▸ **Passage for review**
========

Belgian jurist, Holocaust survivor and jazz pianist

Simon Gronowski (born October 12, 1931) is a doctor of law, lawyer, jazz pianist, Holocaust survivor and author of the autobiography "L'Enfant du XXe Convoi" (The Child of the 20th Convoy). He served as president of the "Association of the Jewish Deportees in Belgium. Daughters and Sons of the Deportation". His escape as a boy from a train bound for Auschwitz inspired an opera. His memoir was recounted in a children’s picture book, "Simon, le petit évadé".

==Life==
Gronowski was born in Uccle, Brussels in Belgium in 1931. He lived there with his stateless parents, Polish-born Léon Gronowski and Lithuanian-born Chana Kaplan, and his sister Ita who had Belgian nationality. Two Gestapo men arrived and arrested them. His father was in hospital, but his mother said her husband was dead. He and his mother travelled in the same cattle truck thinking that they were being deported.

========

▸ **Dataset records**
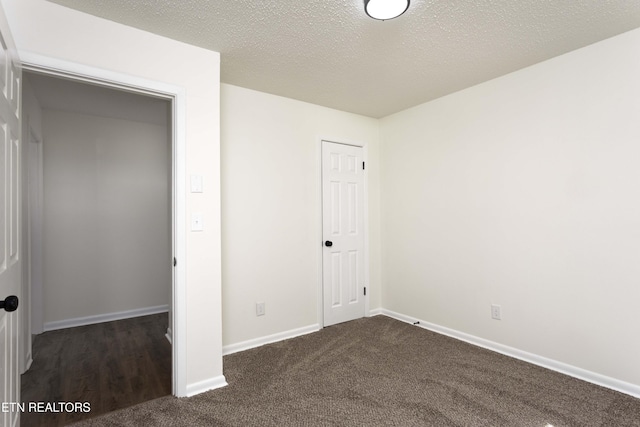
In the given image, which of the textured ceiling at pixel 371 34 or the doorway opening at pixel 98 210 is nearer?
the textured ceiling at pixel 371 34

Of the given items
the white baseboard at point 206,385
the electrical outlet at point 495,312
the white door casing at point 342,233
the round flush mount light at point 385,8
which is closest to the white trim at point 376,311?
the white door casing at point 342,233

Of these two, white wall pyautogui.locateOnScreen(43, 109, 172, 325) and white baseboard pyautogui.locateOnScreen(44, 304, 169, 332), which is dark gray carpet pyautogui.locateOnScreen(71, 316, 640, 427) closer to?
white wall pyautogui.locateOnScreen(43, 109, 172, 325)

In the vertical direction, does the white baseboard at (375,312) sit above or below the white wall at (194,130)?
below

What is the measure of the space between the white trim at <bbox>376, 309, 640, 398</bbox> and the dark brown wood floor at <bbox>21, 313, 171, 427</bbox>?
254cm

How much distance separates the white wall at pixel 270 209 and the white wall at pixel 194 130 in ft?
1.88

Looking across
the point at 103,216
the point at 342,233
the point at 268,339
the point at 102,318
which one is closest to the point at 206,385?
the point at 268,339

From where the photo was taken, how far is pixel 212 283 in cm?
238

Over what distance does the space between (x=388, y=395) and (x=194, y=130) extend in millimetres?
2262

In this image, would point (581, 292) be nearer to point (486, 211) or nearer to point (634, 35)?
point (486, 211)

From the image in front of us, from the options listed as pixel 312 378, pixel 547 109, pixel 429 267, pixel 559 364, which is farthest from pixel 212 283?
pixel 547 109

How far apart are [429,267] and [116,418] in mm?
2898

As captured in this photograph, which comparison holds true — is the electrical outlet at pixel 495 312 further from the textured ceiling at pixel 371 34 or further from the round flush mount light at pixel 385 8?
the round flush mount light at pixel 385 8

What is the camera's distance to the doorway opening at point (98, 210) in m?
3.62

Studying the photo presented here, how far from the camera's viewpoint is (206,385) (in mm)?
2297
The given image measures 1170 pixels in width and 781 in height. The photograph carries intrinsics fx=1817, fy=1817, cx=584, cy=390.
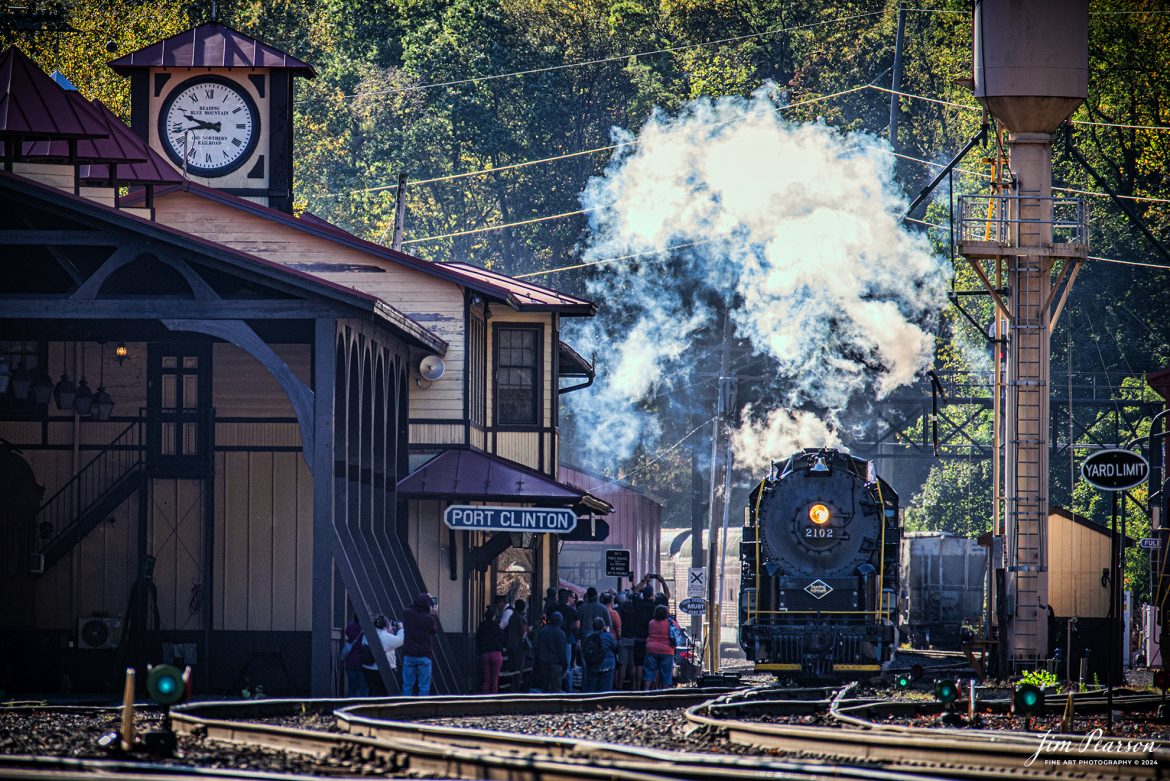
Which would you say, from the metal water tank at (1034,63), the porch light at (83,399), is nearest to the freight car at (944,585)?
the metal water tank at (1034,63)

========

▸ **Task requirements**
1: In the Simon Gronowski biography, where was his father when the Gestapo men arrested the family?
2: Resume the Simon Gronowski biography, starting right after its final sentence.

▸ **Answers to the problems**
1: He was in the hospital.

2:
He survived the Holocaust by escaping deportation in the attack on the twentieth convoy, on 19 April 1943, which would have taken him to Auschwitz. The train they were on was uniquely stopped by three members of the resistance (Youra Livchitz, Jean Franklemon and Robert Maistriau) who had rigged up a red danger light to stop the train. The three were cleared away by gun shots and the train continued on its way. The people in his wagon managed to open the door and as the train slowed again, his mother helped him to jump from the train. He was able to return to Brussels because a Police officer ignored his instructions and he put Simon onto another train. He was reunited with his father and they then lived through the rest of the war in hiding like his father. His mother was killed at Auschwitz as was his sister who was put on transport XXII on 20 September 1943. On July 9, 1945, Simon's father died, it is said of despair in their home in Etterbeek. After spending three years in foster care, Simon survived by renting out his parents' house and in this way he managed to pay for his studies.
Gronowski holds a Doctor of Law degree from the Free University of Brussels.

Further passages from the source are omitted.